• _GOAL OF THE EXERCISE_
Using the entries that follow, report how many lines contain the word "scientific". Only the number is wanted.

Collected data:
○ ○ ○ ○ ○ ○ ○

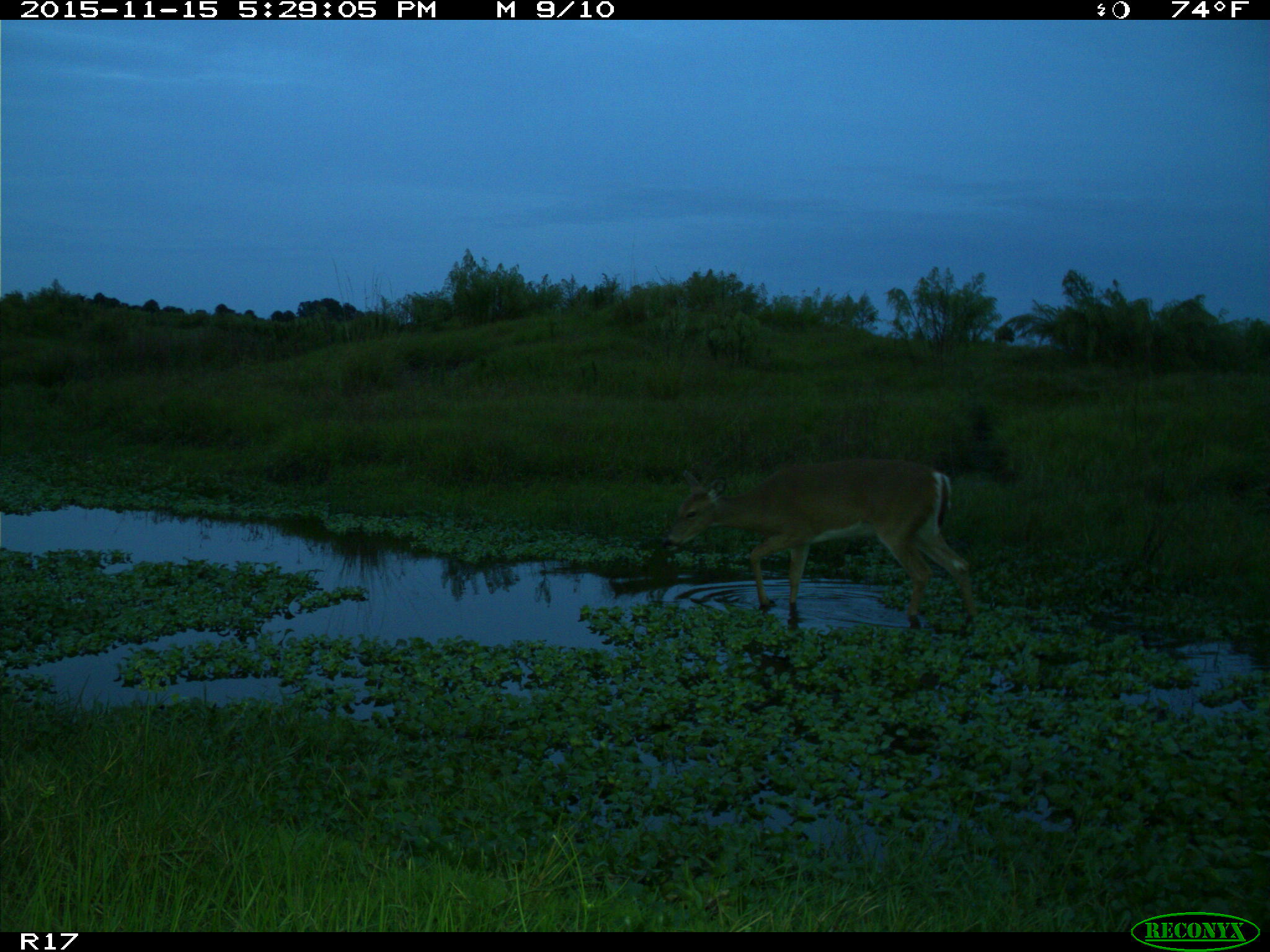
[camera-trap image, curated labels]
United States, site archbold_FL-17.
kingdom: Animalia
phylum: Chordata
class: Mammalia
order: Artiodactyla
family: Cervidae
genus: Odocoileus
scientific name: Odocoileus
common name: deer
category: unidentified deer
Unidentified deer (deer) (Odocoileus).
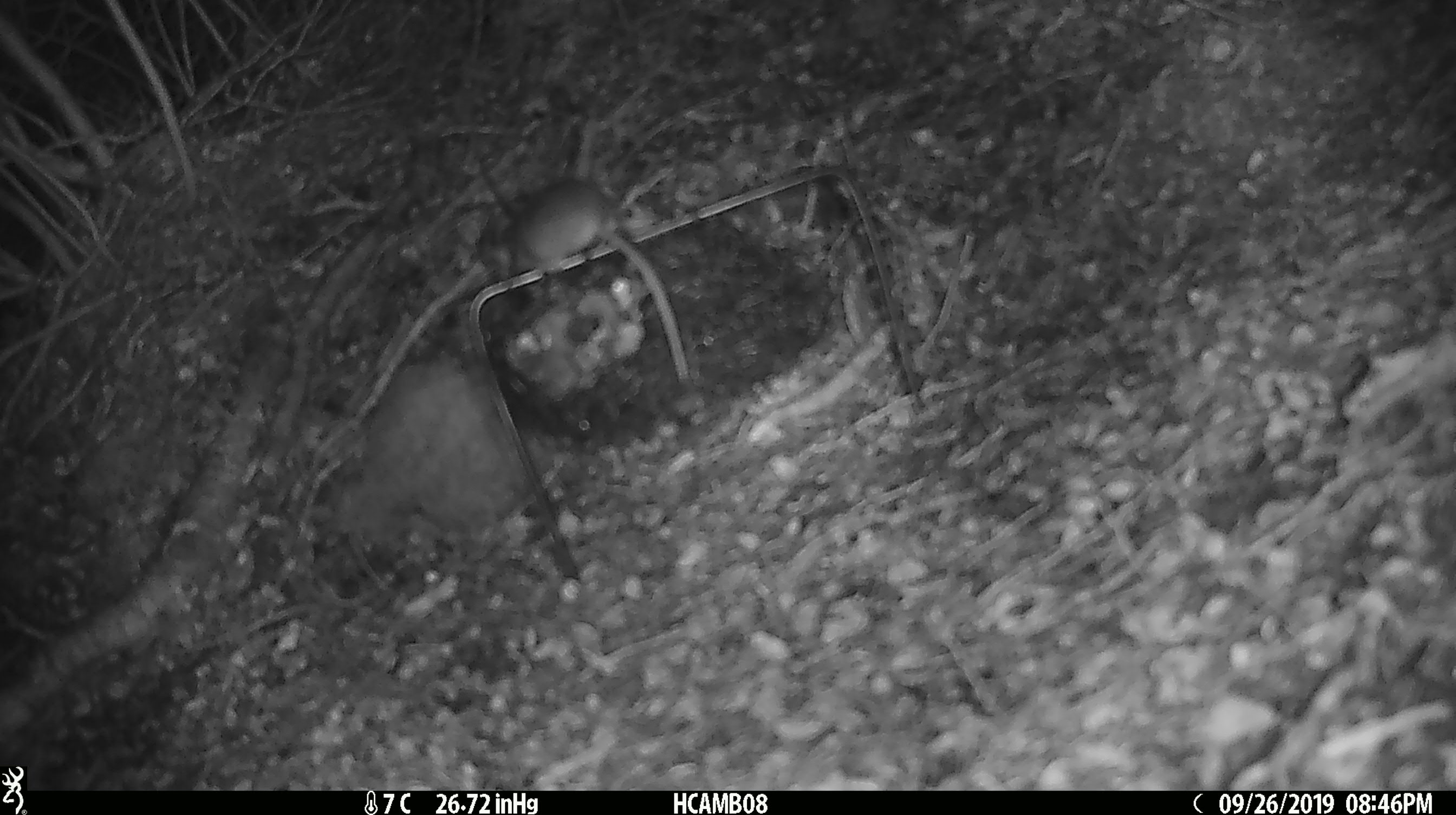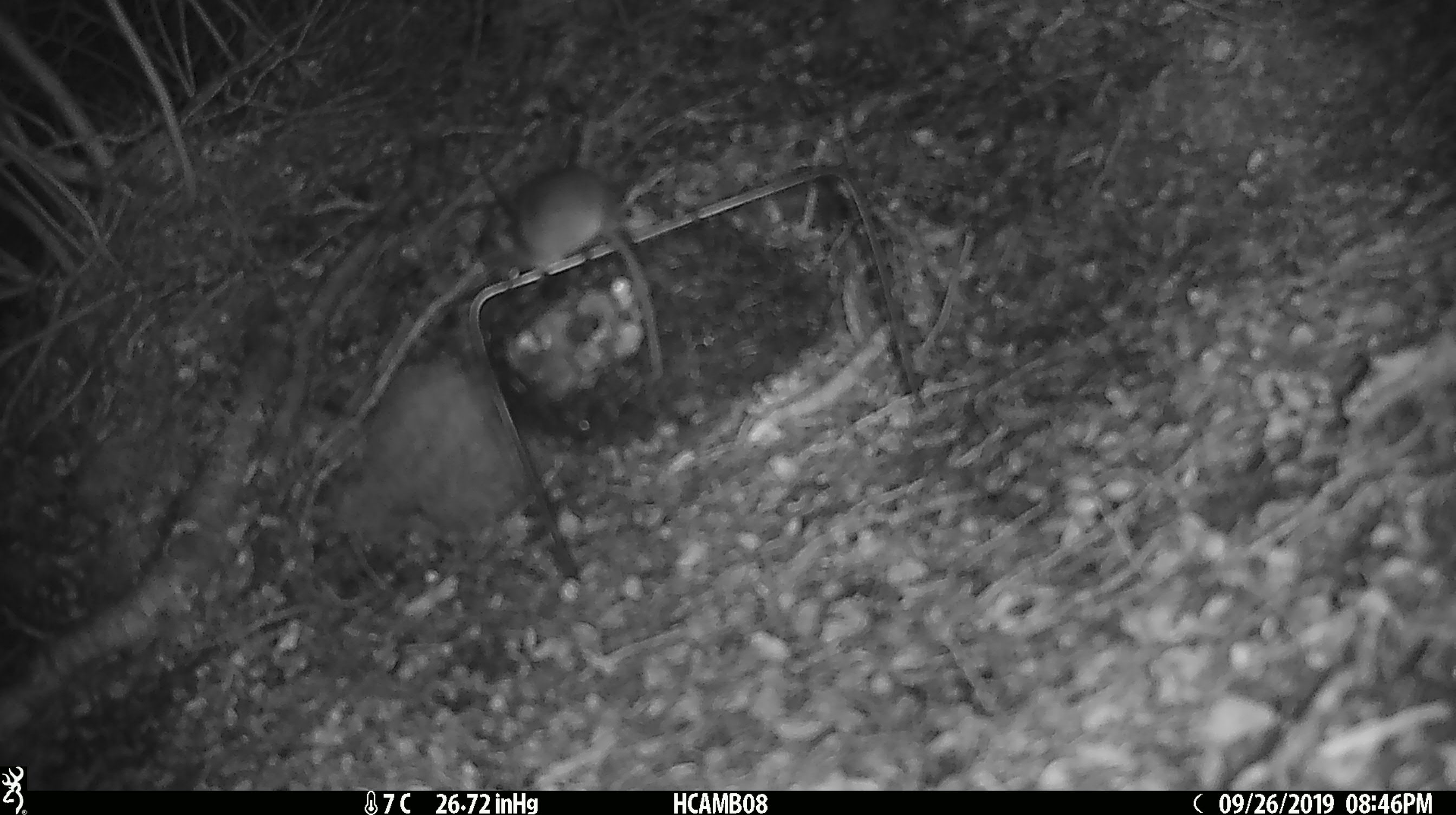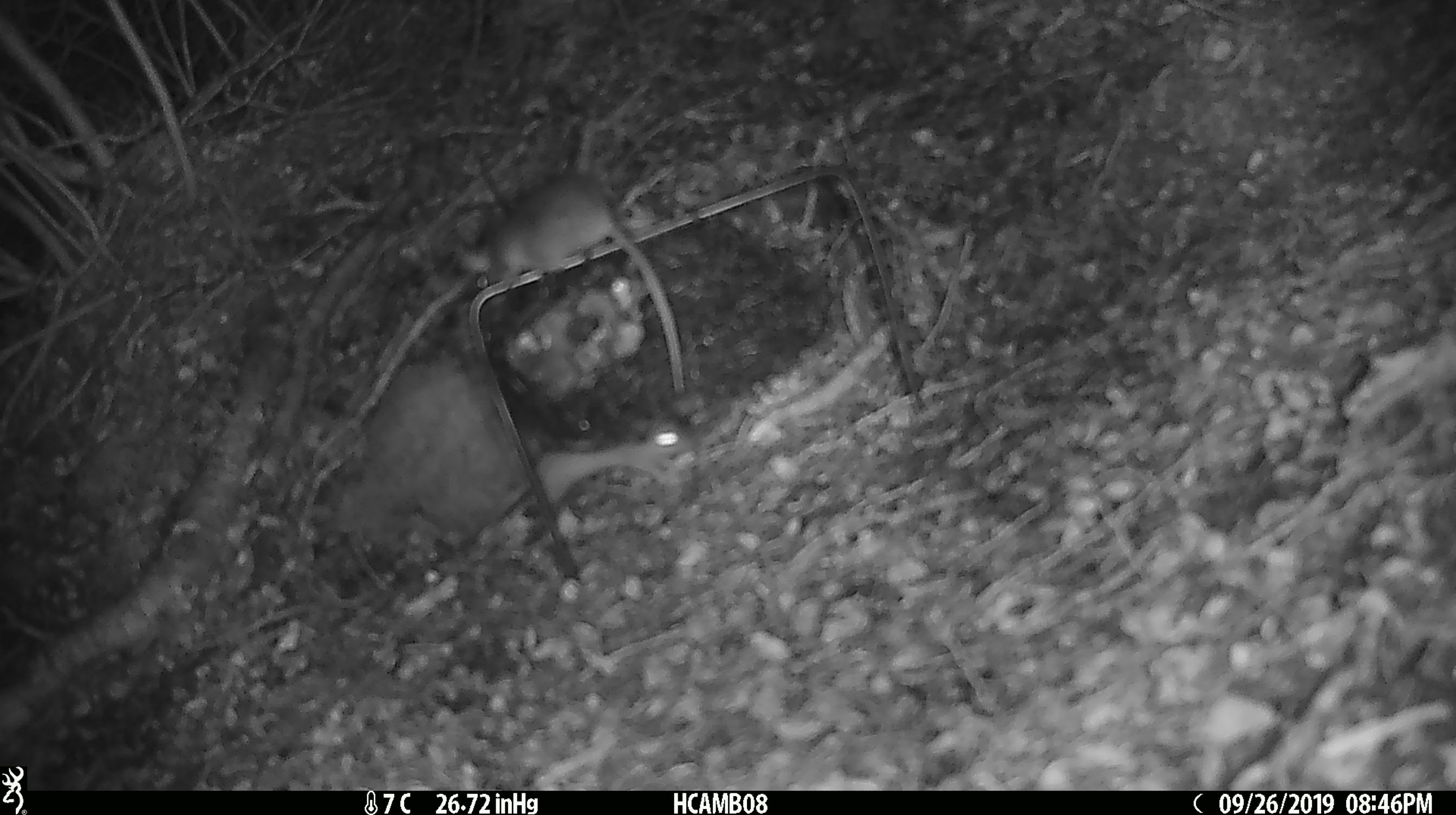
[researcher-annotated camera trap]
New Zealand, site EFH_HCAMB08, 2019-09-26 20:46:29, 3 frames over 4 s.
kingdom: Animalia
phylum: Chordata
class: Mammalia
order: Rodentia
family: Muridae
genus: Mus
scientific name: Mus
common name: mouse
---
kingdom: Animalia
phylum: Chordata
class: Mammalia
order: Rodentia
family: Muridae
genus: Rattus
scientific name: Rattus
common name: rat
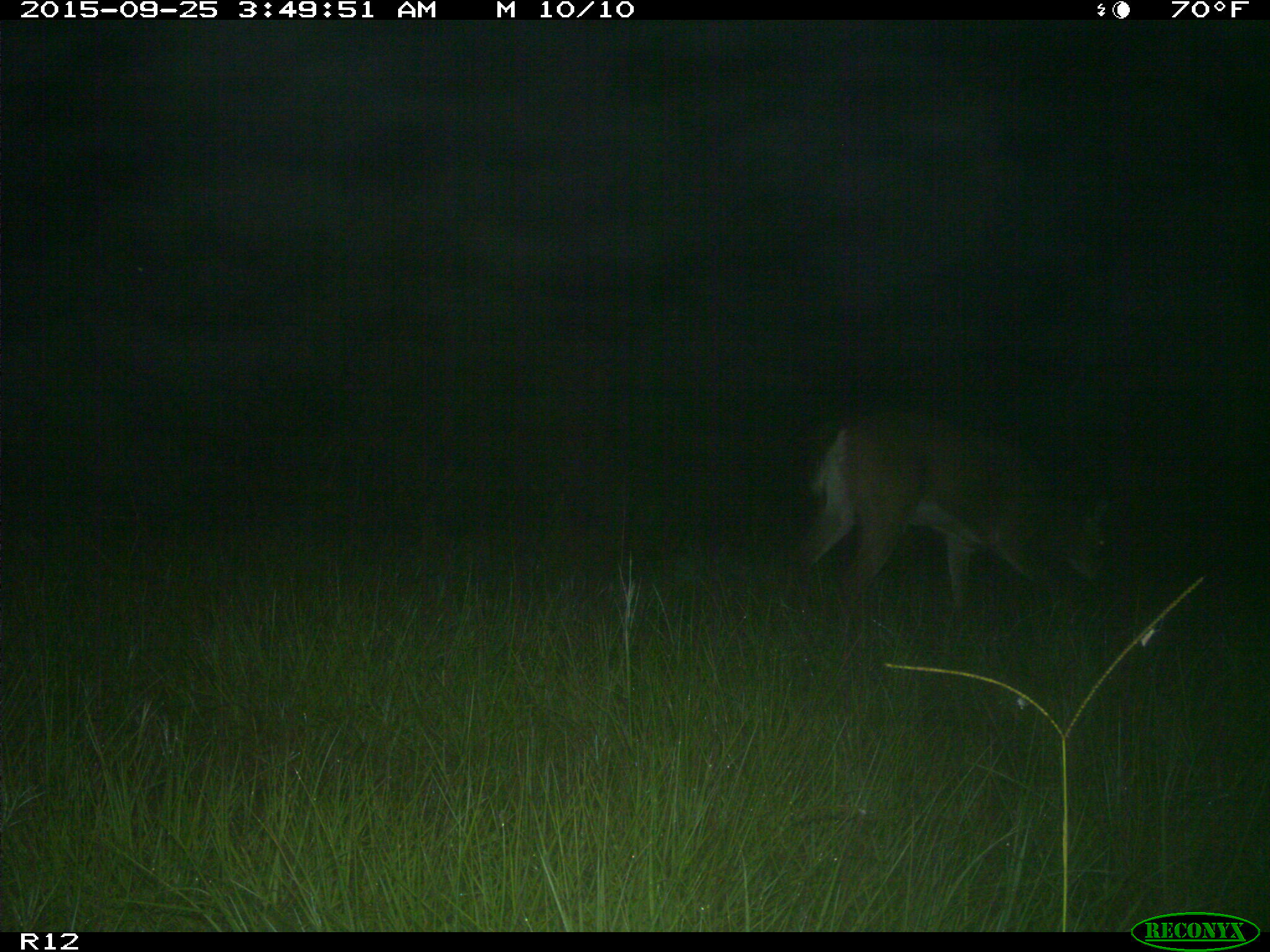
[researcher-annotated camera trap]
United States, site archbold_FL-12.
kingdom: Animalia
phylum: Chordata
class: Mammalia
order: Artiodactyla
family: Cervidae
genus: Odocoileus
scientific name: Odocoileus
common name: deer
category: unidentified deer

○ ○ ○ ○ ○ ○ ○

• _RESULT FOR THIS TASK_
4